The measurement of soil organic carbon (SOC) is a complex and contested process that essentially boils down to two measurements: total carbon and bulk density. Total carbon is usually measured in a laboratory using the dry combustion method, whereby a soil sample is heated and all carbon compounds are decomposed and converted into measurable carbon oxides. To estimate the SOC in an area of land, bulk density measurements can be used to adjust total carbon levels for varying soil densities / concentrations across the soils. Both of these processes are time- and labor-consuming, which makes measuring carbon on the farm a challenging process. 

Because the measurement of SOC stores is such an intense process, people have begun to look to environmental indicators of SOC sequestration capacity. Soil type is a leading determinant, as more clay-heavy soils are able to sequester more carbon. Similarly, land cover can determine potential. For example, large trees pull more carbon out of the atmosphere, while barren land does not pull much at all. Other factors like land gradient, temperature, and precipitation also affect plant establishment and growth, and therefore contribute to sequestration rates. Spatial analysis helps us understand where sequestration is most feasible, and perhaps where carbon removal practices and management strategies should be implemented. 

Wolfe’s Neck Center has been conducting research into soil organic carbon for several years. This year, we have collected upwards of 100 soil samples for various purposes. Due to the complex nature of SOC measurement, there are many tools in development designed to reduce the burden of measurement. Some creators have been working with OpenTEAM and Wolfe’s Neck Center to calibrate and/or pilot their devices. Generally, we have worked with creators of in-field spectrometers, which attempt to take a soil sample, save the location, and record the SOC content of the sample in the field. In order to calibrate these devices, we have also sent samples to laboratories to receive routine soil analyses in addition to official SOC measurements. 

Informed by this data collection process, research intern Charlotte Mondale sought to create a map to predict zones in Maine that are expected to have a higher soil organic carbon (SOC) sequestration rate than others. Environmental factors were considered in order of their influence on sequestration potential: soil type (weight of 40%), land cover (30%), slope aspect (12%), slope gradient (8%), mean annual precipitation (5%), and mean annual temperature (5%). A weighted suitability analysis, conducted with a raster calculator, determined the zones in Maine that are expected to have the highest SOC sequestration potential.

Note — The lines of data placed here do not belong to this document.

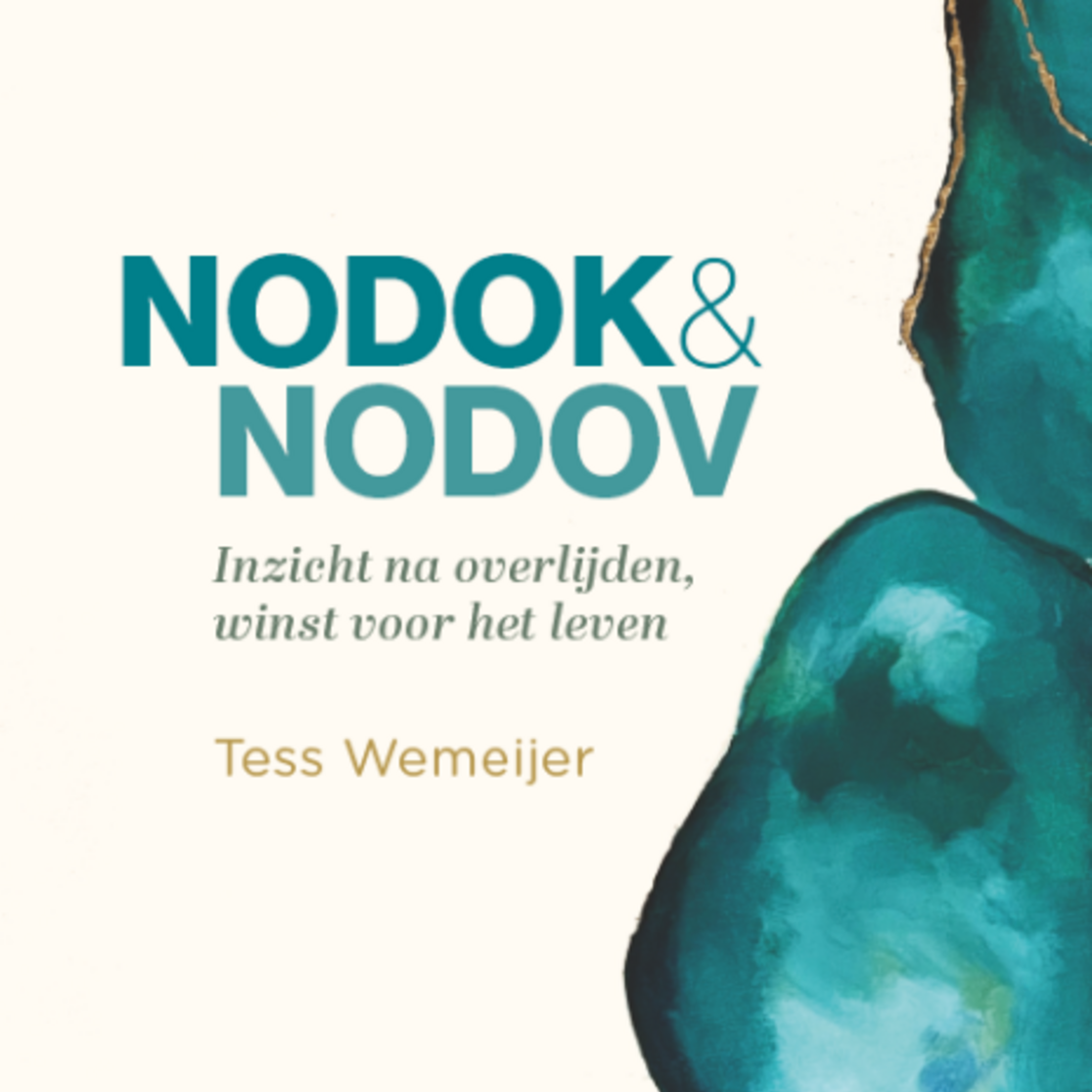 Promotie Tessa Margaretha Wemeijer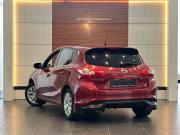 Nissan Tiida II Челябинск  - изображение 22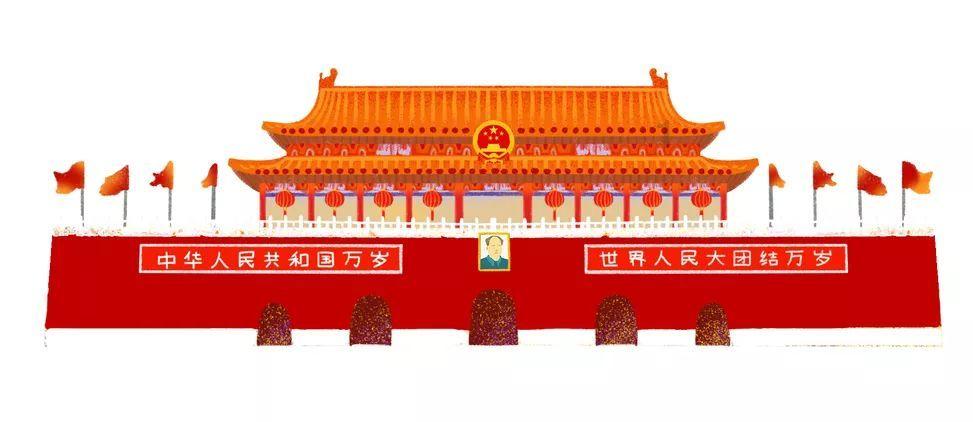 方块与转轮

The final suitability analysis indicates areas in Maine that would be expected to have high SOC sequestration potential, indicated by the color brown. Generally speaking, these areas are concentrated in the south, with some dark green (high potential) zones scattered throughout the north as well. This more or less aligns with the distribution of Maine agricultural land, which is concentrated in the relatively more developed coastal and southern regions. These results indicate where a local or county-wide sequestration activity would be best suited in order to yield maximum removal of carbon from the atmosphere.

This map of Wolfe’s Neck shows the interpolated soil organic carbon levels for the Brocklebank and Bay fields. Interpolation refers to the mathematical process of inferring values based on inputted data. In other words, the red points indicate points where we took soil samples and had them lab tested for actual SOC levels. The shades of blue around the points illustrated expected carbon stores for the surroundings. This map indicates that there is more SOC concentrated around Middle Bay. This makes some sense, because this is our primary grazing pasture; the land is particularly rich thanks to cow manure. This area also has relatively good drainage, allowing for water to percolate through the soil as well as run off when there is an excess.